Semantic blind spot in Ruby case statement
… and check why 5600+ Rails engineers read also this
Semantic blind spot in Ruby case statement
Some time ago I’ve stumbled upon an article on case statements in Ruby. The author presents there an example of case statement with ranges:
case number
when (0..3)
'low value'
when (4..7)
'medium value'
when (8..10)
'high value'
else
'invalid value'
end
The ranges actually read well. I’d even write similar case statement myself. And yet an avid mutant user may tell you there’s a “flaw” hidden there. Can you spot it?
Let’s pick one branch of that conditional for a closer look. Be it this one:
when (8..10) then 'high value'
Assume we also have 100% line coverage, reported by simplecov for that example. That’s rather easy to achieve:
def test_high
case_when = lambda do |number|
case number
when (0..3)
'low value'
when (4..7)
'medium value'
when (8..10)
'high value'
else
'invalid value'
end
end
assert_equal 'high value', case_when.call(8)
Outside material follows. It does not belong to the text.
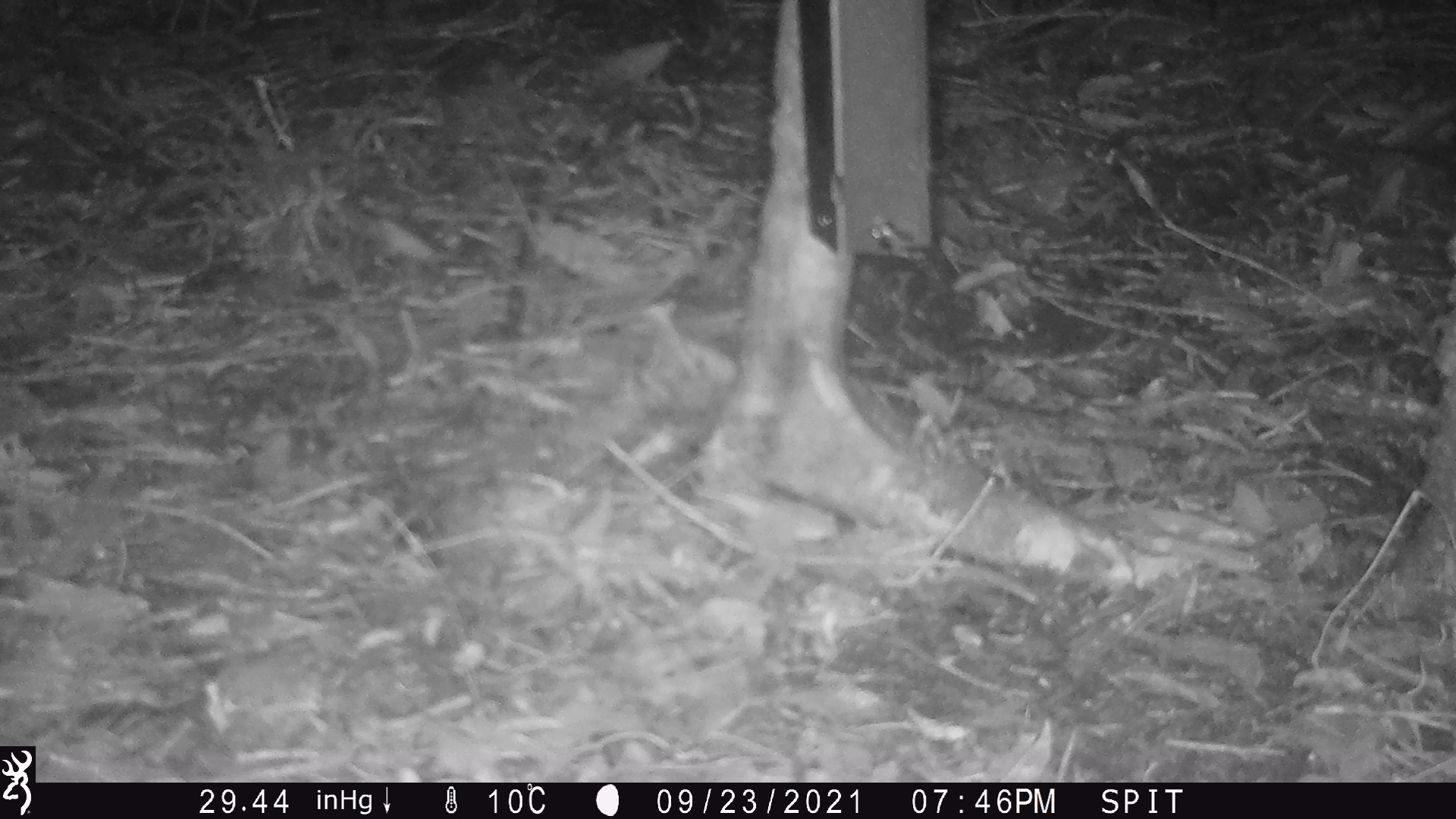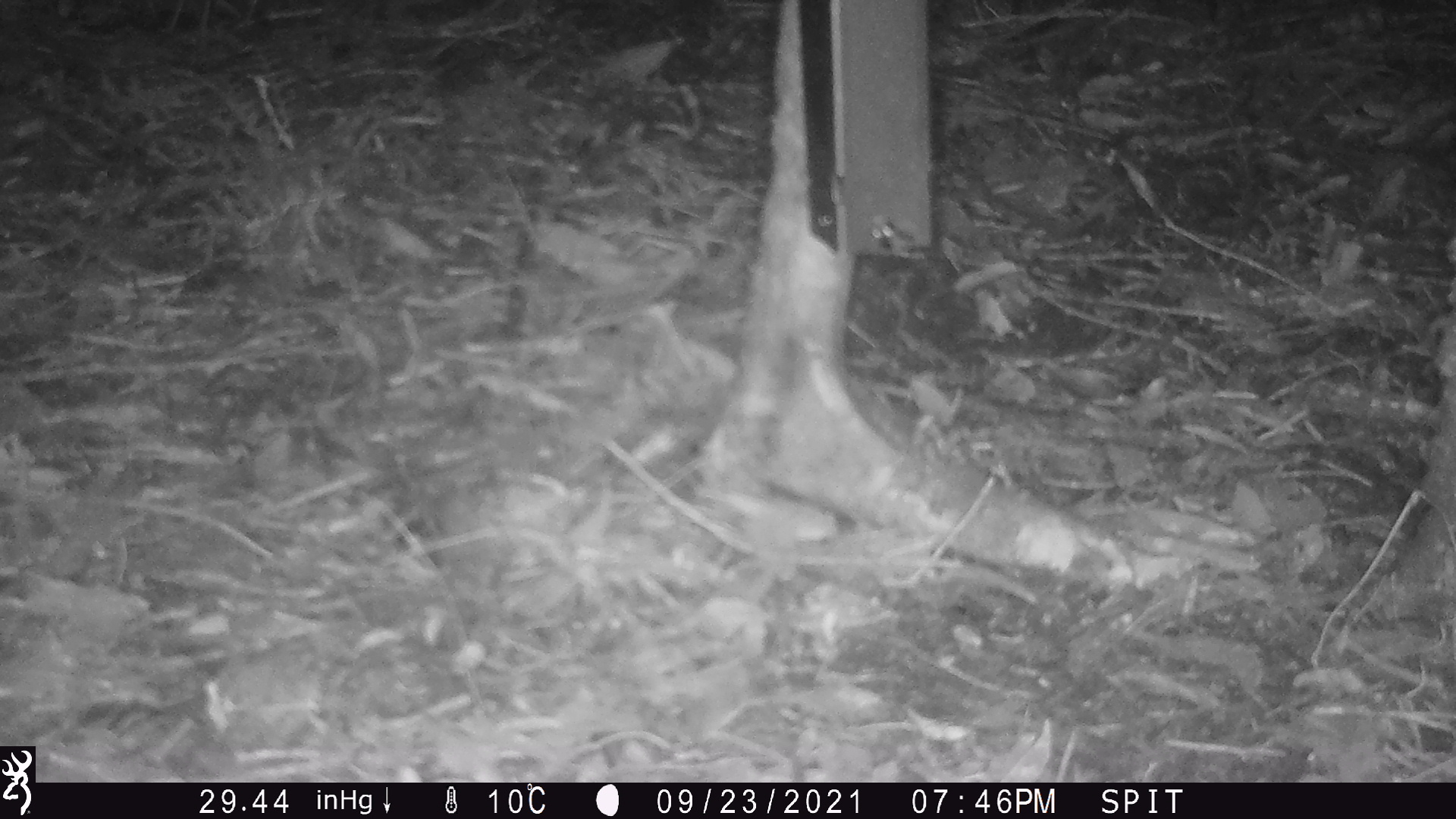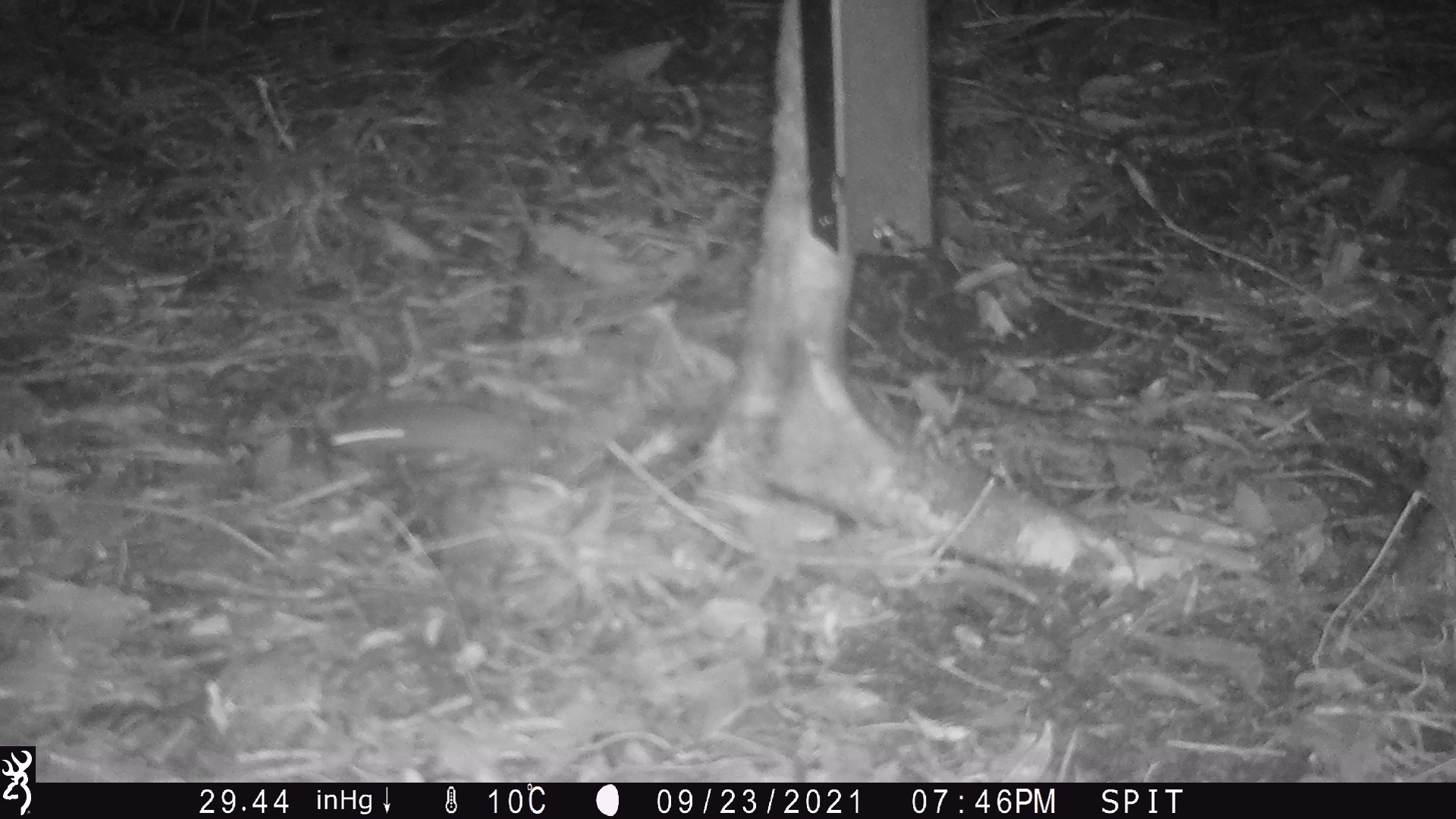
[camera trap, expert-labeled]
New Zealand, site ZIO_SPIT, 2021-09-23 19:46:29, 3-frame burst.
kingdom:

assert_equal 'high value', case_when.call(9)
assert_equal 'high value', case_when.call(10)
end
What would mutant report here, given that 100% line coverage?
Coverage: 88.00%
That drop of the coverage (as mutant sees it) can be attributed to conditions being shadowed by earlier branches. It doesn’t really matter if the lower-bound of the range in condition is a bit off. The test still pass.
case number
when (0..3)
"low value"
when (4..7)
"medium value"
- when (8..10)
+ when (1..10)
"high value"
else
"invalid value"
end
The mutant gem is a way to automatically detect such semantic gaps:
An automated code review tool, with a side effect of producing semantic code coverage metrics.
Think of mutant as an expert developer that simplifies your code while making sure that all tests pass.
You can perform such code mutations in small scale without mutant — manually. It’s a matter of changing the lower-bound in range condition and re-rerunning the tests.
def test_high
case_when = lambda do |number|
case number
when (0..3)
'low value'
when (0..7)
'medium value'
when (0..10)
'high value'
else
'invalid value'
end
end
assert_equal 'high value', case_when.call(8)
assert_equal 'high value', case_when.call(9)
assert_equal 'high value', case_when.call(10)
end
So what’s the semantically reduced case statement, that passes under mutant’s scrutiny?
It appears to be this one:
case
when number < 0
'invalid value'
when number <= 3
'low value'
when number <= 7
'medium value'
when number <= 10
'high value'
else
'invalid value'
end
Would you call it a good middle ground? Is the case statement still useful in this form?
You can find the code used in this post on my github.
Happy mutation testing!